After two years, The Fund for NYC Health + Hospitals provided a critical seed grant, its first. KAVI has expanded its services to include art and photography classes, conflict mediation training, restorative justice workshops, and a summer day camp. It now works with students from five high schools and middle schools in Brooklyn, as well as young adults, serving about 200 people a year. “We are teaching them self-esteem, and giving them the tools to resolve conflicts without aggression and become change agents in their communities,” Rob says. “They are learning that they don’t have to be the problem kid.”

He tells of one student who seemed a particularly hard case—a gang member who was regularly truant from school. But the teen opened up to his KAVI mentor, and it turned out that he lived in a homeless shelter and missed school whenever his violent stepfather visited, because he wanted to protect his younger siblings. That student eventually won a scholarship to the International Center for Photography.

KAVI still operates primarily with volunteers, but its success has attracted the attention of funders, including the Emergency Medical Physicians of Brooklyn Foundation, The Fund for Health + Hospitals, The Mayor’s Fund, The Pinkerton Foundation, Trinity Church, Brooklyn Community Foundation, and WellMet Philanthropy.
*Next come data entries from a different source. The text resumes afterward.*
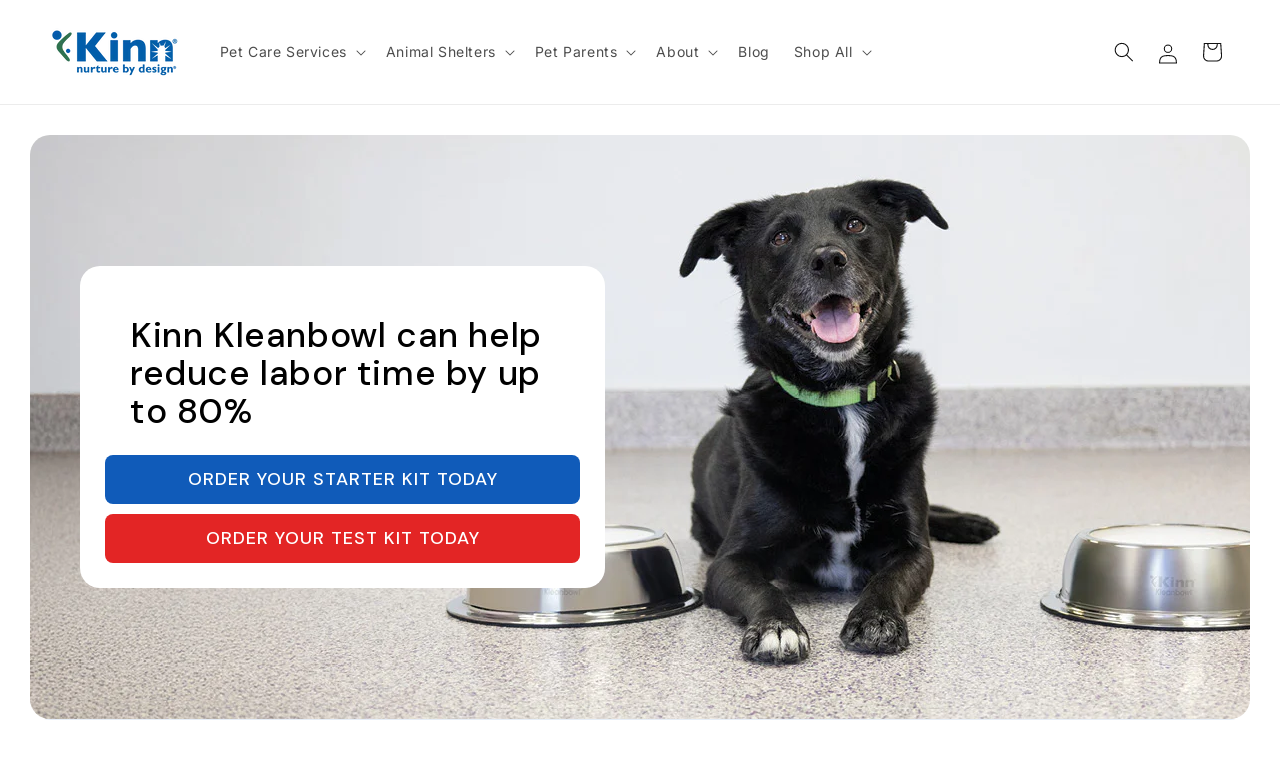

--- FILE ---
content_type: application/x-javascript
request_url: https://app.sealsubscriptions.com/shopify/public/status/shop/kinninc.myshopify.com.js?1768382232
body_size: -284
content:
var sealsubscriptions_settings_updated='1762204089c';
KAVI is also a partner of The Fund for Health + Hospitals’ Guns Down Life Up initiative, which brings together public health experts from across the hospital system and community organizations to prevent and interrupt the cycle of violence.

When Rob was an undergraduate at Morehouse College, he saw a t-shirt that read “Lead, follow, or get out of my way.” Those words stayed with him. “It’s important that doctors become activists and change agents instead of assuming that the problems affecting marginalized groups are going to fix themselves,” he says.

On behalf of the health care community and all of New York, United Hospital Fund honors Dr. Robert Gore for his extraordinary work in moving health care beyond the walls of the hospital, for saving lives before violence can cut them short, and for developing a program that is inclusive, innovative, and a model for community-focused interventions nationwide.

Reprinted from the 2017 United Hospital Fund Gala program.